Tandaseru — Misteri penguburan bayi secara diam-diam di Kelurahan Fitu, Kecamatan Ternate Selatan, Kota Ternate, Maluku Utara, akhirnya terungkap setelah lebih dari satu tahun. Polres Ternate resmi menetapkan tiga orang sebagai tersangka dalam kasus dugaan praktik aborsi ilegal tersebut.
Ketiga tersangka yang diamankan adalah pasangan kekasih berstatus mahasiswa, RLA (22 tahun) dan RAL (21 tahun), serta seorang dukun kampung berinisial HUO (65 tahun) yang diduga membantu proses pengguguran kandungan.
Kapolres Ternate, AKBP Anita Ratna Yulianto, menjelaskan pengungkapan kasus ini bermula dari laporan masyarakat pada April 2025. Berdasarkan hasil penyelidikan, aborsi tersebut dilakukan saat usia kandungan telah menginjak delapan bulan.

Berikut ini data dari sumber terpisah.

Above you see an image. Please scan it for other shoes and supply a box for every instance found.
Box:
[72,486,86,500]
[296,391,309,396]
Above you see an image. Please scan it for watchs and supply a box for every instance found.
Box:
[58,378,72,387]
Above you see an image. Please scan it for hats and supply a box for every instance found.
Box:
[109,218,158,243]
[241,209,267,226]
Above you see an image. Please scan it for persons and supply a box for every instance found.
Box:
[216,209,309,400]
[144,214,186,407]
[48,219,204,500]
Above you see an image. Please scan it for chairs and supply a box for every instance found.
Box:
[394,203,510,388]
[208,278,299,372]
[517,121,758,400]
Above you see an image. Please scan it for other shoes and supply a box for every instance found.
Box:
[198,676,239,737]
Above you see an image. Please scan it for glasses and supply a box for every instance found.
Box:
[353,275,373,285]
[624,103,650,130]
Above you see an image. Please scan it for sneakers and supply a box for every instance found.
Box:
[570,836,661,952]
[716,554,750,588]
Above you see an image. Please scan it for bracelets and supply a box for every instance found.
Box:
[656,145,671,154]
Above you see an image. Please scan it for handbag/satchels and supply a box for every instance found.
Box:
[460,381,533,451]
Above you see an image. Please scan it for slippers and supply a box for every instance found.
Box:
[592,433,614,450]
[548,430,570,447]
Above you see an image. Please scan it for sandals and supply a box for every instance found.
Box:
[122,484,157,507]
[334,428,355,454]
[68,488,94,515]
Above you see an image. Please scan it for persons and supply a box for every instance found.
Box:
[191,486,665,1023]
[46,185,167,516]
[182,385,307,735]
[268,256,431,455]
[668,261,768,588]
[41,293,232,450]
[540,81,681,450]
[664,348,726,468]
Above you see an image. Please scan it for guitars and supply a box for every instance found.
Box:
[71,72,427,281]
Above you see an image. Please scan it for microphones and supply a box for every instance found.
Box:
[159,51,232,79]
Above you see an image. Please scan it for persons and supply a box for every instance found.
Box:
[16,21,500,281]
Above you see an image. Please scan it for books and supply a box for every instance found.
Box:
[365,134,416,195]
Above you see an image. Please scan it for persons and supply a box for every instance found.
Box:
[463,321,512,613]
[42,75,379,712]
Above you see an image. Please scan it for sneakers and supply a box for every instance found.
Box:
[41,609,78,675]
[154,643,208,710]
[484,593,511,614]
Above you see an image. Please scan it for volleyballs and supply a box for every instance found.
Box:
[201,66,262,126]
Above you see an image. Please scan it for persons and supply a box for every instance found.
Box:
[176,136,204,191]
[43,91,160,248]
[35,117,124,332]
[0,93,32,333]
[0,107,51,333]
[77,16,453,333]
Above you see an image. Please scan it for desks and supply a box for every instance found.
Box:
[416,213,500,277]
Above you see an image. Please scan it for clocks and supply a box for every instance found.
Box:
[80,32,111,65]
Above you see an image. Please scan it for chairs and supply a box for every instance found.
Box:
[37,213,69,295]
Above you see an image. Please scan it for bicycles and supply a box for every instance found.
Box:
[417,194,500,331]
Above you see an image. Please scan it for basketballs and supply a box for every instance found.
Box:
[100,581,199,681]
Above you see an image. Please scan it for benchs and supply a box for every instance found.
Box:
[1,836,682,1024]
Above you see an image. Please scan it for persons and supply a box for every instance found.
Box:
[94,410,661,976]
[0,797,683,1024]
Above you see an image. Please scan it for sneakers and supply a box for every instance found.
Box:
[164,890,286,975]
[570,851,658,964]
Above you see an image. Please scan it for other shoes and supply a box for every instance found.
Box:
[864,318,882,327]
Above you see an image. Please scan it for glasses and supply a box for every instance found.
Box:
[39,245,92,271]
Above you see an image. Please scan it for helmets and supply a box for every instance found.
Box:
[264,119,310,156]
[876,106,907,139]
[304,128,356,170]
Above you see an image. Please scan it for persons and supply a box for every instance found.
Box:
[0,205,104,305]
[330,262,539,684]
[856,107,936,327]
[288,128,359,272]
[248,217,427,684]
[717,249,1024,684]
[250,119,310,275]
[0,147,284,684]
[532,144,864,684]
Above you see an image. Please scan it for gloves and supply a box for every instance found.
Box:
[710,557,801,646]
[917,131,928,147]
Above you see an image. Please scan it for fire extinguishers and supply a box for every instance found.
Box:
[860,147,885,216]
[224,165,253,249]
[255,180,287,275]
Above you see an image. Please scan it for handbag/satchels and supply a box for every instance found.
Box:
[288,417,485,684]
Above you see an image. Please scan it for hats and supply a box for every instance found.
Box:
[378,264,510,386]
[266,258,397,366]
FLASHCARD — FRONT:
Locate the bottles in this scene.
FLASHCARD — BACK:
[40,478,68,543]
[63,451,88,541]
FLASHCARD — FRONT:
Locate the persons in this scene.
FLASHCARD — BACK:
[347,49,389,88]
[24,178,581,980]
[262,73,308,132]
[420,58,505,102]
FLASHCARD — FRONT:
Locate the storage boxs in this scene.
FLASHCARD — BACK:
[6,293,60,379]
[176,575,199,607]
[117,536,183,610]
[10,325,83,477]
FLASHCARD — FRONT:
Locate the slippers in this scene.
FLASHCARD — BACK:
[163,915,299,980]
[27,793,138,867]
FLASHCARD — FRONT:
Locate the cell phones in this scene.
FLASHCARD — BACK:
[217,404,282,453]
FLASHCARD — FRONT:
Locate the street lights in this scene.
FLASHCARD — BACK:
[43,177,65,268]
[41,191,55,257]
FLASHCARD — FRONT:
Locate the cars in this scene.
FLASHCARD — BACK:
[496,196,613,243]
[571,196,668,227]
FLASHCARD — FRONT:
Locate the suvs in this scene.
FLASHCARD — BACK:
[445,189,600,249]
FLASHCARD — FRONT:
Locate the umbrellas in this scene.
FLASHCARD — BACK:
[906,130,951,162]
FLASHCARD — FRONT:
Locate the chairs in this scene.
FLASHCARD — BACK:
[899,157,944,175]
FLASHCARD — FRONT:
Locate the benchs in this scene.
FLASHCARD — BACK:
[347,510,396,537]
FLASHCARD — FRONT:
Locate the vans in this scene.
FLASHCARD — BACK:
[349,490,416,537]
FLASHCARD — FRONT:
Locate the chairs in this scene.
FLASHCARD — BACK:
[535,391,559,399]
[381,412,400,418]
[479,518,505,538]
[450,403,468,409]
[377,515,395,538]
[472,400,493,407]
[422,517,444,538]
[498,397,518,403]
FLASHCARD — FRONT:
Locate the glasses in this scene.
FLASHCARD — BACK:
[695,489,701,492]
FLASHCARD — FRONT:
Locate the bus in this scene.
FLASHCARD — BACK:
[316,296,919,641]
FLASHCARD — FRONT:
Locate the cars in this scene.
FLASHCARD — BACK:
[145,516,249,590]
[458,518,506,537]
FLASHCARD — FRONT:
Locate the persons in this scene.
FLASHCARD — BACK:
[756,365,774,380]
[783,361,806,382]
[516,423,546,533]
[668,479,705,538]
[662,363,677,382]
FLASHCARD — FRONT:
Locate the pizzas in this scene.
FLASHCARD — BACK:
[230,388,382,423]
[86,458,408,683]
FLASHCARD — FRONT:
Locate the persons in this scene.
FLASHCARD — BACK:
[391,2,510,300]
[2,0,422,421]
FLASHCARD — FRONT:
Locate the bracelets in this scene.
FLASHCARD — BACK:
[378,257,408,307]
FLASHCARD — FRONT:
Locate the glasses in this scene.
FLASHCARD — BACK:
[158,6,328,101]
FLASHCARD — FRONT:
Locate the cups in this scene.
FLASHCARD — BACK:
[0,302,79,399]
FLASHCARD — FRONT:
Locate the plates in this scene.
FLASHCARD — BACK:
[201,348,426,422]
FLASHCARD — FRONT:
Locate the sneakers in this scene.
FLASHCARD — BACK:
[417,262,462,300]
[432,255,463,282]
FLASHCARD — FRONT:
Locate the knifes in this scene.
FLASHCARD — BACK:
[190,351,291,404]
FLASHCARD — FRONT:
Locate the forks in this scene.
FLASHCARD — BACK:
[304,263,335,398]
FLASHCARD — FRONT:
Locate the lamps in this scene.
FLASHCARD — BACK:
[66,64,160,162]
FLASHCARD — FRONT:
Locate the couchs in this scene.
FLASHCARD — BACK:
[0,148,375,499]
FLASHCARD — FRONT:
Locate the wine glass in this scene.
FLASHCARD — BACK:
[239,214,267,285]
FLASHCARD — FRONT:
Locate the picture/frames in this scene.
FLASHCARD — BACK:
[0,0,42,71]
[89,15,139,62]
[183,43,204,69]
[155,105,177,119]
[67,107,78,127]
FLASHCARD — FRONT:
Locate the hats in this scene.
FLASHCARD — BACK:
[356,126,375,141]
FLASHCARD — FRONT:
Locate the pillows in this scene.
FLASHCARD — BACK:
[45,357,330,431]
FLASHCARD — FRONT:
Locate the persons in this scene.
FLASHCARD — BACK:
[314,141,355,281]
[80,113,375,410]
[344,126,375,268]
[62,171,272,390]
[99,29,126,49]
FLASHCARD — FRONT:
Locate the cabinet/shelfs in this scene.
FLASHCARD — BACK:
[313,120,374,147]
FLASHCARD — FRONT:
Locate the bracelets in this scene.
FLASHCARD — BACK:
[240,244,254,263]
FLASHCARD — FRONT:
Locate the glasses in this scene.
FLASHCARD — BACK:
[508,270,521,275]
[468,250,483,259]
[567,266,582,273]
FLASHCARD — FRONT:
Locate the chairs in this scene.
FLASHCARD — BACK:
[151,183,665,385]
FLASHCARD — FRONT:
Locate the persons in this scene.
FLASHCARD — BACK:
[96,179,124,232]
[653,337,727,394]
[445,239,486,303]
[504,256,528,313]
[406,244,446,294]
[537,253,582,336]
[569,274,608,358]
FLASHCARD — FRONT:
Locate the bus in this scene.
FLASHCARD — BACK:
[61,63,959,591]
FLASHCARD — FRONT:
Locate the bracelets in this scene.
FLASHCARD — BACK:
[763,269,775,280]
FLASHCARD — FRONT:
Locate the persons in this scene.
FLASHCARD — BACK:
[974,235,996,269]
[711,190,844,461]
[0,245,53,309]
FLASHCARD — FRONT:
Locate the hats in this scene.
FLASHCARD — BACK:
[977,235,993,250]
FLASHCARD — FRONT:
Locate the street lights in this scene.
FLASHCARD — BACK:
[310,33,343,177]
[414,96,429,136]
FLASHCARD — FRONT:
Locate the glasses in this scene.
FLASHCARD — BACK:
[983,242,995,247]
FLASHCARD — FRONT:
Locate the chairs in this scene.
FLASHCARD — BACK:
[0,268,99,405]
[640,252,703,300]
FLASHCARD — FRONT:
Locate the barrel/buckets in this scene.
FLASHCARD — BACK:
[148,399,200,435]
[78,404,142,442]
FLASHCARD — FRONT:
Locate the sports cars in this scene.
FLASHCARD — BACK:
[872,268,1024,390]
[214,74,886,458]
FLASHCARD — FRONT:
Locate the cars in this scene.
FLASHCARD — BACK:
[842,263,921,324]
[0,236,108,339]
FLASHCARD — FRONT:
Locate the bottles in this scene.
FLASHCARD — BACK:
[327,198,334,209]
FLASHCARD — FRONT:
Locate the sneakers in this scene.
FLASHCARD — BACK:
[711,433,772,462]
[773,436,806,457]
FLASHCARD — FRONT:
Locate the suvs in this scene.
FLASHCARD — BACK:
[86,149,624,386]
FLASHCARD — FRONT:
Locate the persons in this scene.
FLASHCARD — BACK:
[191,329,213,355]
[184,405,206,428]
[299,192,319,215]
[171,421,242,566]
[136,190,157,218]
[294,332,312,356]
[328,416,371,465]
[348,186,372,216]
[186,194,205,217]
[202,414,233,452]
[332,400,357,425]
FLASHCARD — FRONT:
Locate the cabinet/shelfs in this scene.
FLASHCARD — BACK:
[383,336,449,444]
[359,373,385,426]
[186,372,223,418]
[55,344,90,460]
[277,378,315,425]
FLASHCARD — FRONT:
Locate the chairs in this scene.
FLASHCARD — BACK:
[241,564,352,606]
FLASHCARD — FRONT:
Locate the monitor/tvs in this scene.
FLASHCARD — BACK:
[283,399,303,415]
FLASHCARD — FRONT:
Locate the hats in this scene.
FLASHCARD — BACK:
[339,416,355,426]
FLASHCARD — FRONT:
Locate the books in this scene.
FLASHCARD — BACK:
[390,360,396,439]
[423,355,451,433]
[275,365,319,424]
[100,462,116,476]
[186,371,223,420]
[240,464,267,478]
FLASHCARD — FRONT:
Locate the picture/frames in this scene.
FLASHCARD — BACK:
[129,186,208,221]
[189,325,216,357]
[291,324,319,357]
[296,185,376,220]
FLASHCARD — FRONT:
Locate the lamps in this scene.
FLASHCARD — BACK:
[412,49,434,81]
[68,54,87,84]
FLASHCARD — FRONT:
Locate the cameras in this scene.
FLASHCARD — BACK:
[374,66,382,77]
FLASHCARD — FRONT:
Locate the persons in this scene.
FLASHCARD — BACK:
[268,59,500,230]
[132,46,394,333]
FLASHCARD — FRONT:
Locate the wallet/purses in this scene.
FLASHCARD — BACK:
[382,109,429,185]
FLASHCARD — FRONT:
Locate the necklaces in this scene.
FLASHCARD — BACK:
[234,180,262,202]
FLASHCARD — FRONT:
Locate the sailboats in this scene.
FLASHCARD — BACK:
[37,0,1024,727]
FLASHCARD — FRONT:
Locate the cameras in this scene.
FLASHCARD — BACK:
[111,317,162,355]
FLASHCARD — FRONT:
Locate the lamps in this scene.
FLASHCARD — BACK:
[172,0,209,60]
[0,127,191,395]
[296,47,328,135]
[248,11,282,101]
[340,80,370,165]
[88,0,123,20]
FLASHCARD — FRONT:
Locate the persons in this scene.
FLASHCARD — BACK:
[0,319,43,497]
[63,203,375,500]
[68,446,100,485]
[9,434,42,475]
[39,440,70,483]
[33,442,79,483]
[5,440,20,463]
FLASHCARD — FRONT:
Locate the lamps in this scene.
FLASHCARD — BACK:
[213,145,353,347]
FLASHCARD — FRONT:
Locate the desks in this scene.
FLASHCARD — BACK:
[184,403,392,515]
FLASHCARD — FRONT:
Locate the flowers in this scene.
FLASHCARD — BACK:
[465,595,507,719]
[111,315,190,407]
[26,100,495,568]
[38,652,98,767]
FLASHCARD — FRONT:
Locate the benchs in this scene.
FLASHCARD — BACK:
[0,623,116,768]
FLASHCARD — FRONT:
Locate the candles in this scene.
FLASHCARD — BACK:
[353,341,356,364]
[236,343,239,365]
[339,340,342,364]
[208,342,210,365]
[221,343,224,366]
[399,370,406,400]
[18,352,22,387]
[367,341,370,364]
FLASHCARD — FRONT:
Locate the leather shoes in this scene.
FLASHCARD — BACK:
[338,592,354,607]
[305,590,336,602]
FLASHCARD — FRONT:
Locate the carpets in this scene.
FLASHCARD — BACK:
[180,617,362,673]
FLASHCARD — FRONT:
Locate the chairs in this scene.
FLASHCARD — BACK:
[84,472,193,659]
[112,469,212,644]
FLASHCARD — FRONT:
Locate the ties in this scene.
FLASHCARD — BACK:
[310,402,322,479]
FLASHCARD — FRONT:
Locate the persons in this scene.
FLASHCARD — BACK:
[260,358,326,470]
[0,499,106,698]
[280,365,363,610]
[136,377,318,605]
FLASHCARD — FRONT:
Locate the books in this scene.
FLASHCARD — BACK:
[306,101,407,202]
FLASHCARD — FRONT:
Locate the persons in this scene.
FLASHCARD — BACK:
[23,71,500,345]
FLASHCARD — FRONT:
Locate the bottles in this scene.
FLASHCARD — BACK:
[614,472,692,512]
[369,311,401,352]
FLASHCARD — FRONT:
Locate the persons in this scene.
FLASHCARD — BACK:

“Setelah dilakukan serangkaian penyelidikan, pemeriksaan saksi, dan uji laboratorium forensik, penyidik menetapkan tiga orang sebagai tersangka dalam perkara ini,” ujar Anita dalam konferensi pers, Rabu (17/6/2026).
Hasil Uji DNA
Anita mengungkapkan, proses aborsi dilakukan secara tradisional melibatkan HUO menggunakan ramuan serta pijatan perut hingga janin keluar dalam kondisi meninggal dunia.
Jasad bayi tersebut kemudian dibungkus menggunakan jilbab lalu dikuburkan secara sembunyi-sembunyi pada malam hari di kawasan belakang Kelurahan Fitu. Polisi berhasil menemukan lokasi penguburan dan mengamankan barang bukti berupa tulang belulang bayi serta jilbab.
Untuk memperkuat bukti hukum, penyidik mengirimkan tulang belulang tersebut ke Laboratorium Forensik Bareskrim Polri untuk uji DNA.
“Berdasarkan hasil analisis DNA, bayi yang ditemukan teridentifikasi sebagai anak biologis kedua tersangka (RLA dan RAL),” tegas Anita.
Tersangka Kembali Hamil
Di tengah bergulirnya proses hukum, fakta lain terungkap bahwa tersangka perempuan sempat kembali hamil dari pria yang sama. Ia diketahui baru saja melahirkan seorang bayi laki-laki dalam kondisi sehat pada Mei 2026 lalu.
Saat ini, ketiga tersangka telah ditahan dan harus mempertanggungjawabkan perbuatannya di hadapan hukum atas dugaan praktik aborsi ilegal, serta tindakan menyembunyikan kematian dan penguburan mayat secara diam-diam. Kasus ini kini memasuki tahap penyidikan lanjutan oleh Polres Ternate.




Tinggalkan Balasan
Anda harus masuk untuk berkomentar.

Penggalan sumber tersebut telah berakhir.